When Hospitals Become Killers

By BETSY MCCAUGHEY

In 2011, the lethal germ known as CRK – short for carbapenem-resistant Klebsiella – raced through the National Institutes of Health Medical Center in Bethesda, Md. Antibiotics couldn’t stop it. Infection-control precautions recommended by the Centers for Disease Control and Prevention could not contain it. Six patients died because of it, including a 16-year-old boy.

Last week, public-health researchers released alarming data in the journal Infection Control and Hospital Epidemiology showing that the same germ that swept through the NIH is invading hospitals across the county. Researchers writing this month in another medical journal, Emerging Infectious Diseases, warn that CRK poses “a major threat to public health.”

Since the discovery of CRK in 2000, it has been found predominantly in New York City and the mid-Atlantic region. But Los Angeles County, one of the few places where CRK is being tracked, detected 356 cases in the second half of 2012. “Upwards of fifty percent” of patients who contract CRK die, according to NIH researchers.

Klebsiella infections generally are treated with powerful antibiotics called carbapenems, but the Jan. 25 data reveal that increasingly this medical weapon of last resort is not working. Drug resistance in Klebsiella infections is up 4,500% since 2002 – from 0.1% to 4.5%, and that’s just among known cases. Medical institutions are clearly moving closer to a post-antibiotic era.

Current measures recommended by the Centers for Disease Control will not control the spread of this germ, even when hospital personnel follow the measures meticulously. That was the stunning conclusion reached by NIH researchers.

The NIH outbreak began in June 2011 when a 43-year-old woman with lung disease was admitted to the medical center from a New York hospital. Her chart alerted NIH that she was carrying CRK, so medical staff immediately isolated her and wore gowns, gloves and masks when treating her. All CDC contact and isolation precautions were followed, researchers later confirmed.

The woman recovered and left the hospital. But after three weeks, a male cancer patient in the same hospital who had no contact wit the woman came down with CRK. Ten days later, a female patient with an immune disease fell victim. Both died. Week after week, more patients were hit with CRK. Researchers traced every infection back to the germ introduced into the hospital by the 43-year-old woman.

“The outbreak was finally contained by implementing tougher standards,” said the NIH researchers – standards tougher than CDC guidelines.

First, to halt the outbreak, the NIH screened all patients for CRK. Patients unknowingly pick up the germ and carry it in their gastrointestinal tract for weeks without symptoms.
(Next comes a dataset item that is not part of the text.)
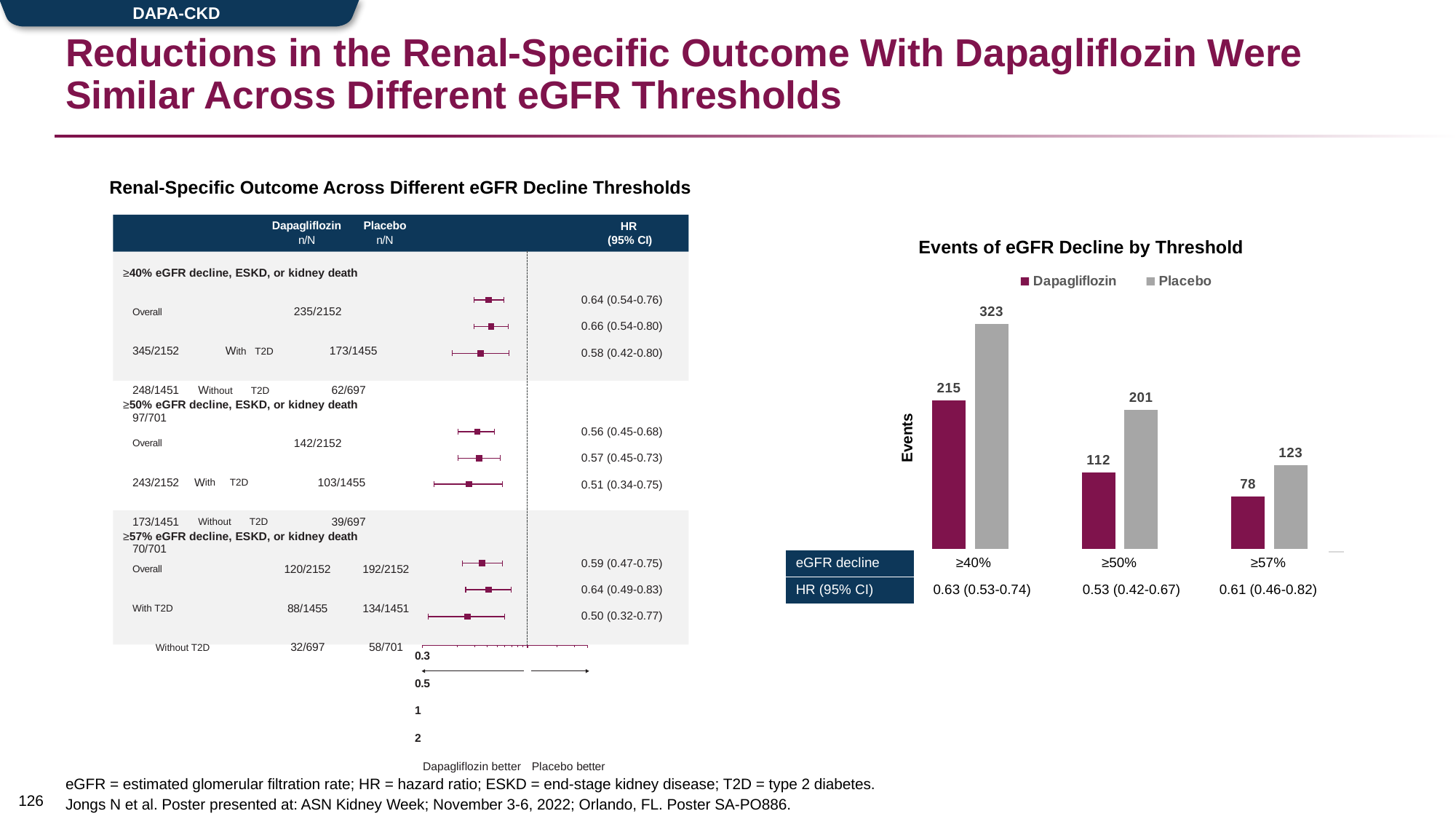
In the 'Events of eGFR Decline by Threshold' chart, what is the HR (95% CI) shown beneath the ≥50% eGFR decline threshold? 0.53 (0.42-0.67) In the 'Events of eGFR Decline by Threshold' chart, how many events are shown for Dapagliflozin at the ≥40% eGFR decline threshold? 215 In the 'Events of eGFR Decline by Threshold' chart, what is the difference between Placebo and Dapagliflozin events at the ≥40% threshold? 108 In the 'Events of eGFR Decline by Threshold' chart, how many series does the legend list? 2 In the 'Events of eGFR Decline by Threshold' chart, how many events are shown for Dapagliflozin at the ≥57% eGFR decline threshold? 78 In the 'Events of eGFR Decline by Threshold' chart, which has more events at the ≥50% threshold, Dapagliflozin or Placebo? Placebo In the 'Events of eGFR Decline by Threshold' chart, what is the difference between Placebo and Dapagliflozin events at the ≥57% threshold? 45 In the 'Events of eGFR Decline by Threshold' chart, how many eGFR decline thresholds are shown on the x axis? 3 In the 'Events of eGFR Decline by Threshold' chart, how many events are shown for Placebo at the ≥50% eGFR decline threshold? 201 In the 'Events of eGFR Decline by Threshold' chart, which eGFR decline threshold has the lowest number of Dapagliflozin events? ≥57% In the 'Events of eGFR Decline by Threshold' chart, which eGFR decline threshold has the highest number of Placebo events? ≥40% What kind of chart is 'Events of eGFR Decline by Threshold'? Bar chart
Nurses who treat these unidentified carriers inadvertently transport the germ from bedside to bedside. The NIH used a relatively new rapid-test technology, then isolated every carrier.
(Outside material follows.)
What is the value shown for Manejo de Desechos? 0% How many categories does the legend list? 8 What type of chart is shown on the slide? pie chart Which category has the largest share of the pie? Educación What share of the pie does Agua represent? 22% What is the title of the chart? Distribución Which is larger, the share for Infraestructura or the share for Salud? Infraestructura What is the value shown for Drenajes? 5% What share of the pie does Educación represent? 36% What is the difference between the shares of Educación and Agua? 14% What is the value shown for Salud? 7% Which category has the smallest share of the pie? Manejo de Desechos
Since 1991, the CDC has recommended testing all hospital patients for the AIDS virus but not for bacteria that cause hospital infections. Hospital infections kill five times as many Americans as the AIDS virus. Moreover, becoming infected with AIDS is difficult, but picking up a drug-resistent hospital germ is as easy as touching a bed rail or nurse’s glove.

The second step that the NIH implemented was more rigorous cleaning than the CDC calls for. Rooms were double-cleaned with bleach and then misted with a hydrogen peroxide sprayer – another relatively new technology. Bacteria can live on equipment for days and then contaminate the hands of unsuspecting caregivers. When cleaning is inadequate, a patient assigned to a room previously occupied by the carrier of a superbug is put in danger.

In the 1980s, the CDC, the American Hospital Association and state health departments responded quickly to the AIDS threat, revamping hospital protocols on needles, sharp equipment and bodily fluids to prevent AIDS from becoming a hospital-acquired epidemic.

Where is that determination now? The National Institutes of Health researchers urged the CDC to make CRK a reportable disease like AIDS. How can the CDC and public-health agencies control this new threat when they don’t even know how many cases are occurring and where?

We have the technology to contain these drug-resistant germs. What is needed is the will to do it. Otherwise patients with cancer, organ transplants and other immune-compromised conditions may find themselves worrying: Is it safe to go to the hospital?

Ms. McCaughey, a former lieutenant governor of New York, is founder and chairman of the Committee to Reduce Infection Deaths.